Dry, desert-like exoplanets are unlikely for lifeCEFR B2

20 Apr 2026

Adapted from U. Washington, Futurity CC BY 4.0

Photo by NASA, Unsplash

Level B2 – Upper-intermediate
4 min
232 words

Researchers report that dry, desert-like exoplanets are unlikely to support long-term surface water and thus are poor candidates for life. The study notes that, although many planets lie in the habitable zone where temperatures could allow liquid water, water alone does not guarantee habitability. Using adapted models and complex simulations, the team examined how reduced surface water affects the geologic carbon cycle on Earth-sized worlds.

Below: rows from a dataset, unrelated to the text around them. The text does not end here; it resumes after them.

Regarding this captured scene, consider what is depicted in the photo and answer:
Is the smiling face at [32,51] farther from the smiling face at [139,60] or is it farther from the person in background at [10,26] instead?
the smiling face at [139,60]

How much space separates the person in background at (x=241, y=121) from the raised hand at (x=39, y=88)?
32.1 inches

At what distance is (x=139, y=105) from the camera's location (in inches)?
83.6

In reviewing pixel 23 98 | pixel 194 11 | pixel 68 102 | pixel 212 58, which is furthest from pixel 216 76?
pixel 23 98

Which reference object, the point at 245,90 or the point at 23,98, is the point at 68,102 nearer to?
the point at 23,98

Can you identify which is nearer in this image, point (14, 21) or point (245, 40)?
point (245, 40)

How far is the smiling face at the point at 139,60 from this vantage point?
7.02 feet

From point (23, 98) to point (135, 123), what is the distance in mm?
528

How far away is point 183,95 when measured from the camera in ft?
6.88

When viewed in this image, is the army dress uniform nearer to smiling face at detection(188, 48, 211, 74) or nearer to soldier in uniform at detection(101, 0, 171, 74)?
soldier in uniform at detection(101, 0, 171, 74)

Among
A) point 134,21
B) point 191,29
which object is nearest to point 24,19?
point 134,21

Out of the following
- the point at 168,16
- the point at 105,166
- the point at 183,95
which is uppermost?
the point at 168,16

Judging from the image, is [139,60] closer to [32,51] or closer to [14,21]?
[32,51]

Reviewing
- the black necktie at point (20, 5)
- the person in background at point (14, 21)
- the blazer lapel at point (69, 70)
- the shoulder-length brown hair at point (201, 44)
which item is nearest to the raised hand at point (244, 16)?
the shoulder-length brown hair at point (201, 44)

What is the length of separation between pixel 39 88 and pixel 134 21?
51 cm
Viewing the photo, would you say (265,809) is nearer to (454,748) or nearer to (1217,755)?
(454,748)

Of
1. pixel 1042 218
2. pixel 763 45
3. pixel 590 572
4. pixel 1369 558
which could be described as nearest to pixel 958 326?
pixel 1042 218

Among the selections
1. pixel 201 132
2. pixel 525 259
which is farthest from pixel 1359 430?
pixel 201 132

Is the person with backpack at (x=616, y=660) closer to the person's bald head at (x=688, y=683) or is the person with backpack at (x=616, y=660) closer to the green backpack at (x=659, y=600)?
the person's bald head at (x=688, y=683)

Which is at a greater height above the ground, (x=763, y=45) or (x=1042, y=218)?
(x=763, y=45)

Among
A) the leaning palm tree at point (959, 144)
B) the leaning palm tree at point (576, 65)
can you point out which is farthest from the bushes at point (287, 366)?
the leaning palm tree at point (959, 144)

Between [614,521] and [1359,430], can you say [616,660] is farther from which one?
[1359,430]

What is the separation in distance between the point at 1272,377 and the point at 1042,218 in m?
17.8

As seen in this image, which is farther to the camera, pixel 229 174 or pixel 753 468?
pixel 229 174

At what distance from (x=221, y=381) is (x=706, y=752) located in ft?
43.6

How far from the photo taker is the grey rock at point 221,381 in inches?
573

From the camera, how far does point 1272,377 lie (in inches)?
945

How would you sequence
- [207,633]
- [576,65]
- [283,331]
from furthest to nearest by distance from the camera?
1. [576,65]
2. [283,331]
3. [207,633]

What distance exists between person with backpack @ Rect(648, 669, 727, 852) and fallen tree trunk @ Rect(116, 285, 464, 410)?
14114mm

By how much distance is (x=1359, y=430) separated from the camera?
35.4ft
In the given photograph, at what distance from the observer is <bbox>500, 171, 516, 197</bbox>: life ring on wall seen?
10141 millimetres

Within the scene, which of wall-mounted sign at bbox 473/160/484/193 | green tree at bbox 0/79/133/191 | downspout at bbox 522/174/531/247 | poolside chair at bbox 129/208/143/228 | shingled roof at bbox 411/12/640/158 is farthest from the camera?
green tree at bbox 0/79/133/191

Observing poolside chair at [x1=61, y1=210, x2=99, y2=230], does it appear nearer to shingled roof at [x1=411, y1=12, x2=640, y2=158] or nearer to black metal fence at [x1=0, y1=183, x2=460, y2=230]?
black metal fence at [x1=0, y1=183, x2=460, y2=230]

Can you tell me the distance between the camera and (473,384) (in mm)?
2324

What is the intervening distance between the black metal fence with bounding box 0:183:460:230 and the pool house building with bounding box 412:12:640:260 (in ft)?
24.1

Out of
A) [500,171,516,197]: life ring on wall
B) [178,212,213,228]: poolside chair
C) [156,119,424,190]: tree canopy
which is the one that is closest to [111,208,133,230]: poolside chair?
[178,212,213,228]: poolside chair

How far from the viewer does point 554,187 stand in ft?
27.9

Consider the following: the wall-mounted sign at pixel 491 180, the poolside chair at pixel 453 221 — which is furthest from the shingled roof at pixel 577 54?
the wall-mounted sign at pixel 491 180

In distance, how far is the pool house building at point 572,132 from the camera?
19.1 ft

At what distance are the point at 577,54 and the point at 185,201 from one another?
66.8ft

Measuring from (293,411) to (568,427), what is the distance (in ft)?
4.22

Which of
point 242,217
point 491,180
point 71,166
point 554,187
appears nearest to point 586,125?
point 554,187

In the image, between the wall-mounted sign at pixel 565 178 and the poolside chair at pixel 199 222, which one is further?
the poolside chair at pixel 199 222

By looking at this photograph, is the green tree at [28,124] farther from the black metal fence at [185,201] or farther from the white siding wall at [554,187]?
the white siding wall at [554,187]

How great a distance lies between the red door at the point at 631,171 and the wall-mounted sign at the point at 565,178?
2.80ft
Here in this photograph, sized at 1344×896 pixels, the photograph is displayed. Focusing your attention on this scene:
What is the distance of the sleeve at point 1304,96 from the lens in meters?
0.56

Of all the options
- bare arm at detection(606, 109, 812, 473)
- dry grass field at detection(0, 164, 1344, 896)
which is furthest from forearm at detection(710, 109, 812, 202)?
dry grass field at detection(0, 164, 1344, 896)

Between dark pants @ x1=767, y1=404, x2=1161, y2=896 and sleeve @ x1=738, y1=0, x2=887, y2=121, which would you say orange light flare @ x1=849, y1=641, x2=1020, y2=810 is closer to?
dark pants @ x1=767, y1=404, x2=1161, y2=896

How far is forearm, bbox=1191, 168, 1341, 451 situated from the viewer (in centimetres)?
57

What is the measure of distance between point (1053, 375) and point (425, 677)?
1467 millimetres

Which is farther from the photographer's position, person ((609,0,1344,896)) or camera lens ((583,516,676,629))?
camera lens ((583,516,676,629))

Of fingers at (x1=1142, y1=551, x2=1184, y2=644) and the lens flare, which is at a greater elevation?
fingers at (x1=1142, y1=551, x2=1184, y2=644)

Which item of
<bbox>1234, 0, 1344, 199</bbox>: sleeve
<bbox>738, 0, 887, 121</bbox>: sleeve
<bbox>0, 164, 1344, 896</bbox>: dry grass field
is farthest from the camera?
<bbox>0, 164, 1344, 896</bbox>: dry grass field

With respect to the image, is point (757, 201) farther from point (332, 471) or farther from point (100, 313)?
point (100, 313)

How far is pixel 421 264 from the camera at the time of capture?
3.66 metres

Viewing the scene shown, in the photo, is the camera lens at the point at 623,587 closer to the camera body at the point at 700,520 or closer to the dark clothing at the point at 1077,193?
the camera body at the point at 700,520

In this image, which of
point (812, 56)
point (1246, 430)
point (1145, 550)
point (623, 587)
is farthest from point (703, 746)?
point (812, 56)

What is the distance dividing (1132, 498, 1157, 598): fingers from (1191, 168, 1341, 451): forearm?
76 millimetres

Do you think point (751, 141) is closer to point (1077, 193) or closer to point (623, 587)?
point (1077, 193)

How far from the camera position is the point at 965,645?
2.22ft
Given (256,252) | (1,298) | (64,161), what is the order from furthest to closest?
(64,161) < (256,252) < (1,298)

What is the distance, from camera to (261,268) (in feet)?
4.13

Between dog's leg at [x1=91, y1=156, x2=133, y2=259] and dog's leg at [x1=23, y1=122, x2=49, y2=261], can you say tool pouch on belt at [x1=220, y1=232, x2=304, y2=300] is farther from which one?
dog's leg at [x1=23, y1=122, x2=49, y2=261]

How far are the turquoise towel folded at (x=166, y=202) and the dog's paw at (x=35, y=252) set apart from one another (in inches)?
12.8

The results indicate an Earth-sized planet needs at least 20 to 50% of the water in Earth’s oceans to maintain the carbon cycle that regulates climate. In this long-term process, carbon dioxide from volcanoes accumulates in the atmosphere, returns to the surface dissolved in rain, causes chemical weathering of rocks, sinks into the ocean and is carried into the deep interior by plate tectonics, and later returns via mountain building and volcanism. If rainfall is too limited, weathering cannot remove CO2 fast enough, atmospheric CO2 rises, heat is trapped, and remaining surface water can evaporate in a runaway warming.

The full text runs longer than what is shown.